En voiture, le chien doit être installé de sorte qu’il ne risque pas de distraire ni de mettre en danger le conducteur (par ex. derrière une grille solide ou dans un box de transport).
Le moyen de transport et le box doivent être suffisamment spacieux pour que le chien puisse se tenir assis dans une posture naturelle et se coucher confortablement. Il ne doit y faire ni trop froid ni trop chaud.
Attention : la voiture n’est pas un logement où le chien peut attendre pendant des heures le retour de son propriétaire. Il est acceptable de laisser son chien dans la voiture pour une courte durée, par ex. le temps de faire les courses, pour autant que les températures s’y prêtent.
Pour voyager, les chiens ont besoin au minimum d’un passeport pour animal de compagnie, d’une identification (puce électronique) et d’une vaccination antirabique valable. Pour connaître les règles précises, il convient cependant de consulter les conditions d’entrée fixées par le pays de destination. Pour rentrer en Suisse, il faut remplir les conditions applicables au retour.
Le but de tout élevage de chiens doit être d’obtenir des animaux en bonne santé et au caractère équilibré. Des règles strictes en matière de protection des animaux s’appliquent en particulier aux races qui, en raison des caractéristiques sélectionnées, peuvent souffrir de problèmes de santé ou de troubles comportementaux.
Un chien qui présente une anxiété ou un comportement agressif supérieurs à la norme ne doit pas être utilisé pour l’élevage. Il est de plus interdit d’accoupler des chiens avec des loups.
Aucun animal sélectionné en fonction de buts d’élevage contraires à la protection des animaux ne peut participer à des expositions.
Les personnes qui remettent à des tiers plus de 20 chiens ou plus de 3 portées par an doivent être titulaires d’une autorisation cantonale et avoir suivi une formation correspondante.
Jusqu’au 31 décembre 2016, les détenteurs de chiens étaient tenus de suivre une formation sanctionnée par une attestation de compétences. Cette obligation a été levée au 1er janvier 2017.
Le Conseil fédéral recommande aux personnes qui veulent acquérir un chien pour la première fois de suivre un cours facultatif afin d’apprendre à éduquer leur animal correctement. Certaines lois cantonales maintiennent l’obligation de suivre un cours pour certains types de chien.
Nous vous invitons à vous informer à ce sujet directement auprès du service vétérinaire compétent.

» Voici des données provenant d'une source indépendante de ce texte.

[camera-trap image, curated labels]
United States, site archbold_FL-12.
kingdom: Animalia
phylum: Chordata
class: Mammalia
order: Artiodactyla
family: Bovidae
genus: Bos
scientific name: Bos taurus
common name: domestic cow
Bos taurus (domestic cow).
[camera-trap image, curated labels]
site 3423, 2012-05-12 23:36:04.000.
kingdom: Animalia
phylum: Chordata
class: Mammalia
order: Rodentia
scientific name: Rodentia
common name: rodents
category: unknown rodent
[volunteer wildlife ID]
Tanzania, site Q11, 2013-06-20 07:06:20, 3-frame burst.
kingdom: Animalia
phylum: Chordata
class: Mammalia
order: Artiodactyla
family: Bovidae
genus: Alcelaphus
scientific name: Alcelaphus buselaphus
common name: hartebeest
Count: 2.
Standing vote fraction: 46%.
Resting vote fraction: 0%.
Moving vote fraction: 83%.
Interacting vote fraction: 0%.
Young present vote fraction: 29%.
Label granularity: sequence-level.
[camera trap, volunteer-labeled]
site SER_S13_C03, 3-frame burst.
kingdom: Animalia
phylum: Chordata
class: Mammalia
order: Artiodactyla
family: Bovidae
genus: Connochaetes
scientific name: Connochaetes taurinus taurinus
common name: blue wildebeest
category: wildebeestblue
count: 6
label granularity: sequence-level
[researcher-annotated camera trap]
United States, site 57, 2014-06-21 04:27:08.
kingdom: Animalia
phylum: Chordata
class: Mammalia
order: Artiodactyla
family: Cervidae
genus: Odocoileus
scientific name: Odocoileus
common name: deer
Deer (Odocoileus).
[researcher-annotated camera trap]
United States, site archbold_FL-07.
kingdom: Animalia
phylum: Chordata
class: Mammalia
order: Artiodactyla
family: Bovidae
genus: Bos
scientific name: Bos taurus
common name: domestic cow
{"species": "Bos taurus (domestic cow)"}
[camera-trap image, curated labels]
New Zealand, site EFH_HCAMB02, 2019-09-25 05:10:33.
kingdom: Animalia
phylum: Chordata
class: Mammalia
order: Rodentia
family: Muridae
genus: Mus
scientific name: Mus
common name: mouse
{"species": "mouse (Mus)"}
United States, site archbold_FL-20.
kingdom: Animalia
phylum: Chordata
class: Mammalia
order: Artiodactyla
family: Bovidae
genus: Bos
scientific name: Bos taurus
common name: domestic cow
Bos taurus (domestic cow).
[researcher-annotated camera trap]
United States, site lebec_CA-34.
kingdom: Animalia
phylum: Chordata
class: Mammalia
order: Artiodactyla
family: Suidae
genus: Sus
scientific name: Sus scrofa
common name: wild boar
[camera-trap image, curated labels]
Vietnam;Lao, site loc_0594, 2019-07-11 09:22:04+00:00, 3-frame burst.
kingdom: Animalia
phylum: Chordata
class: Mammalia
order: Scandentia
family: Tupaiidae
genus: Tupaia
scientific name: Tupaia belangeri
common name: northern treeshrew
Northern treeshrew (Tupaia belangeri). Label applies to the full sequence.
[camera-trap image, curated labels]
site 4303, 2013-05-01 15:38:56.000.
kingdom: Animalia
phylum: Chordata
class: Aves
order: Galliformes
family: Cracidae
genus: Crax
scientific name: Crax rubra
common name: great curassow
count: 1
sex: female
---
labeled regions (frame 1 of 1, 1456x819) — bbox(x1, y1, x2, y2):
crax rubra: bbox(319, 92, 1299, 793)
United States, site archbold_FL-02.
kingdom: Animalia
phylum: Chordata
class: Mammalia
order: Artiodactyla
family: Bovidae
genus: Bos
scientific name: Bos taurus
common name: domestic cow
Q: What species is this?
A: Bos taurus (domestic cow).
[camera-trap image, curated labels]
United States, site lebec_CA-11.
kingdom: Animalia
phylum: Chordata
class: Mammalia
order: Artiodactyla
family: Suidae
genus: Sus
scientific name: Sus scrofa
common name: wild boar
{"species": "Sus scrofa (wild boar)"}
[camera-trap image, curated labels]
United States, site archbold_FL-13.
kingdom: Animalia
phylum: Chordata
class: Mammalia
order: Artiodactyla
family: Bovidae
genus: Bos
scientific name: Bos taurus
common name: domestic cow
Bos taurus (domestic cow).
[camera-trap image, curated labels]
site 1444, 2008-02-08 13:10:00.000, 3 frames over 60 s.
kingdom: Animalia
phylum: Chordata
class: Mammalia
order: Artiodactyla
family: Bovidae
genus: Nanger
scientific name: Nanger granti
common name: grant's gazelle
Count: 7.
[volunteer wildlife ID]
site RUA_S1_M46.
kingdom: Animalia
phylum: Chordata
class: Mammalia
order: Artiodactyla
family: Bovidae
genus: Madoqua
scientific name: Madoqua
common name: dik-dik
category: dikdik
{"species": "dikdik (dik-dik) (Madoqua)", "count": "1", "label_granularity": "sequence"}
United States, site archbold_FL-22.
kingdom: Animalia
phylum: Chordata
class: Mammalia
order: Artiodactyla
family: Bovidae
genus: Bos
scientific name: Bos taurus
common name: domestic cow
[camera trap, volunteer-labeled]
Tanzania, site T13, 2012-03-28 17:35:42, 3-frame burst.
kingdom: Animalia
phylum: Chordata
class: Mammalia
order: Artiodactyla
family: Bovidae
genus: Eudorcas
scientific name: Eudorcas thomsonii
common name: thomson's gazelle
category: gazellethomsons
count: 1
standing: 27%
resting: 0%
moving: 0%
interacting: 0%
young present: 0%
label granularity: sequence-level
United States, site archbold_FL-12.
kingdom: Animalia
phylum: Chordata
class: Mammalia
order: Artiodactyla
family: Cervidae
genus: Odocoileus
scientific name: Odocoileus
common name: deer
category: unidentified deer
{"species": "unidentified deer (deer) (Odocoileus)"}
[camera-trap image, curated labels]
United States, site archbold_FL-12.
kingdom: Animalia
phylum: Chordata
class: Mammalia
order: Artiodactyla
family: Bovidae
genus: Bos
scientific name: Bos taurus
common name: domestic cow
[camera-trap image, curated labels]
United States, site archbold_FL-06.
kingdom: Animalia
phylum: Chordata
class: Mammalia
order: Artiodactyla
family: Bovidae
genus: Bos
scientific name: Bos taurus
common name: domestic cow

Seuls les chiens identifiés et enregistrés correctement et ayant déjà atteint un degré d’éducation solide sont admis à la formation au travail de défense. Cette formation est destinée aux chiens d’intervention de l’armée, du Corps des gardes-frontière et de la police ainsi qu’aux chiens des entreprises de sécurité privées reconnues selon le droit cantonal.
Seules des organisations agréées par l’OSAV peuvent former au travail de défense des chiens destinés à des compétitions sportives. Ces organisations doivent soumettre leurs règlements de formation et d’examen à l’OSAV pour approbation.
Le détenteur du chien doit communiquer au service cantonal compétent le début de la formation au travail de défense, afin que celui-ci le saisisse dans la banque de données sur les chiens.
Les cantons sont tenus de régler la formation et l’utilisation des chiens de chasse de manière conforme à la législation sur la protection des animaux. Les prescriptions de l’ordonnance sur la protection des animaux s’appliquent, en particulier en ce qui concerne la formation à l’aide d’animaux vivants.
Les autorités cantonales doivent agréer les installations comme les terriers artificiels et les parcs à sangliers. La surveillance des manifestations destinées à former et à tester des chiens de chasse est également de leur responsabilité.
Formation obligatoire pour l’élevage professionnel d’animaux de compagnie
Quiconque pratique un élevage soumis à autorisation doit avoir suivi une formation spécifique reconnue par l’OSAV, indépendante d’une formation professionnelle. Une telle formation permet d’acquérir les connaissances et les capacités relatives notamment aux besoins des animaux élevés, à leur traitement avec ménagement, à la reproduction, aux exigences en matière d’hygiène et aux dispositions sur la protection des animaux.